- **Textauszug**
━━━━

Jede persönliche Begegnung mit Jesus ist eine überwältigende Erfahrung der Liebe. Früher, wie Paulus selber eingesteht, hat er die Kirche Gottes maßlos verfolgt und versucht, sie zu zerstören (vgl. Ga 1,13). Aber der Haß und die Wut, die in diesen Worten zum Ausdruck kommen, wurden durch die Macht der Liebe Christi völlig weggefegt. Für den Rest seines Lebens hatte Paulus das brennende Verlangen, die Botschaft dieser Liebe bis an die Enden der Erde zu tragen.

Vielleicht wird mancher von euch mir sagen, der heilige Paulus sei oft streng in seinen Schriften. Wie kann ich dann behaupten, daß er die Botschaft der Liebe verbreitet hat? Meine Antwort ist diese: Gott liebt jeden von uns mit einer Tiefe und Intensität, die wir uns kaum vorstellen können. Und er kennt uns von Grund auf, er kennt alle unsere Stärken und Schwächen. Weil er uns so sehr liebt, möchte er uns von unseren Fehlern reinigen und unsere Tugenden formen, damit wir das Leben in Fülle haben können. Wenn er uns prüft, weil etwas in unserem Leben ihm nicht gefällt, verwirft er uns nicht, sondern lädt uns ein, uns zu ändern und vollkommener zu werden. Das verlangte er auch von Paulus auf der Straße nach Damaskus. Gott weist keinen zurück. Und auch die Kirche weist keinen zurück. Allerdings prüft Gott in seiner großen Liebe jeden von uns, auf daß wir uns ändern und vollkommener werden.

Der heilige Johannes versichert uns, daß die vollkommene Liebe die Furcht vertreibt (vgl. 1Jn 4,18). Daher sage ich zu euch allen: „Fürchtet euch nicht!“ Wie oft hören wir diese Worte in der Bibel! Der Engel sagt sie zu Maria während der Verkündigung; Jesus richtet sie an Petrus, als er ihn zum Jünger beruft; und ein Engel vertraut sie Paulus kurz vor dem Schiffbruch an. Euch allen, die ihr Christus als Eheleute, als Eltern, als Priester, als Ordensleute oder als Laien folgen möchtet, indem ihr die Botschaft des Evangeliums in die Welt tragt, rufe ich zu: Fürchtet euch nicht! Ihr werdet sehr wohl auf Widerstand gegen die Frohe Botschaft stoßen. Die heutige Kultur verbreitet wie jede Kultur Ideen und Werte, die manchmal mit jenen von unserem Herrn Jesus Christus gelebten und verkündeten nicht übereinstimmen. Sie werden oft mit großer Überredungskunst dargeboten und durch die Medien wie auch durch den sozialen Druck von Gruppen verstärkt, die dem christlichen Glauben feindlich gegenüberstehen. Wenn wir jung und leicht zu beeinflussen sind, lassen wir uns von unseren Altersgenossen einfach mitreißen und übernehmen Vorstellungen und Werte, von denen wir wissen, daß sie nicht das sind, was der Herr wirklich für uns will. Daher sage ich euch: Fürchtet euch nicht, sondern freut euch über seine Liebe zu euch; vertraut ihm, antwortet auf seinen Ruf, seine Jünger zu sein, und findet Nahrung und geistliche Heilung in den Sakramenten der Kirche.

━━━━

- **Arbeitsauftrag 1**
Bitte prüfen Sie, ob die Aussagen (a) bis (c) mit dem Text über Paulus übereinstimmen, und belegen Sie jedes Ja oder Nein mit den entscheidenden Worten aus dem Text als wörtlichem Zitat. (a) Paulus hat die Kirche Gottes früher verfolgt. (b) Die Kirche weist manche Menschen zurück. (c) Die Worte „Fürchtet euch nicht!“ sagt der Engel während der Verkündigung zu Maria.
- **Arbeitsauftrag 2**
Nehmen Sie den Text über Paulus nach seinem letzten Satz wieder auf und schreiben Sie ihn weiter.

- **Das Material**

━━━━

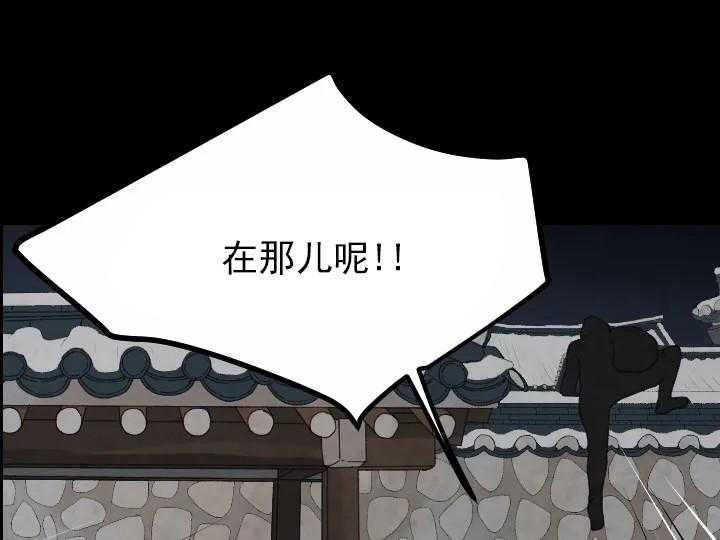 第19话_1916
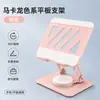Nuevo soporte para tableta para escritorio, ajustable en altura y plegable, rotación de 360 grados, soporte de dibujo de almacenamiento giratorio adecuado para tableta iPad máquina de aprendizaje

━━━━

- **Schriftliche Antwort 1**
(a) Ja: „hat er die Kirche Gottes maßlos verfolgt“
(b) Nein: „Und auch die Kirche weist keinen zurück.“
(c) Ja: „Der Engel sagt sie zu Maria während der Verkündigung“

- **Schriftliche Antwort 2**
Hier in Malta lebt ihr in einer Gesellschaft, die vom christlichen Glauben und seinen Werten durchdrungen ist. Ihr solltet stolz darauf sein, daß euer Land sowohl die Ungeborenen schützt wie auch ein stabiles Familienleben fördert, indem es die Abtreibung und die Ehescheidung ablehnt. Ich bitte euch dringend, dieses mutige Zeugnis für die Heiligkeit des Lebens und für die zentrale Bedeutung von Ehe und Familie für eine gesunde Gesellschaft beizubehalten. Auf Malta und Gozo wissen die Familien, wie ihre älteren und kranken Mitglieder zu achten sind und wie für sie zu sorgen ist. Und sie heißen Kinder als Gabe Gottes willkommen. Andere Nationen können von eurem christlichen Beispiel lernen. Innerhalb der Gesellschaft Europas stehen die Werte des Evangeliums wieder zunehmend im Gegensatz zur vorherrschenden Kultur, so wie sie es zur Zeit des heiligen Paulus der Fall war.

In diesem Priesterjahr bitte ich euch: Seid offen für die Möglichkeit, daß der Herr manchen von euch ruft, sich selbst im Priestertum oder im geweihten Leben völlig in den Dienst seines Volkes zu stellen. Euer Land hat der Kirche viele gute Priester und Ordensleute geschenkt. Laßt euch von ihrem Beispiel anregen, und erkennt die tiefe Freude, die von der Lebenshingabe für die Verbreitung der Botschaft von der Liebe Gottes zu allen Menschen ohne Ausnahme ausgeht.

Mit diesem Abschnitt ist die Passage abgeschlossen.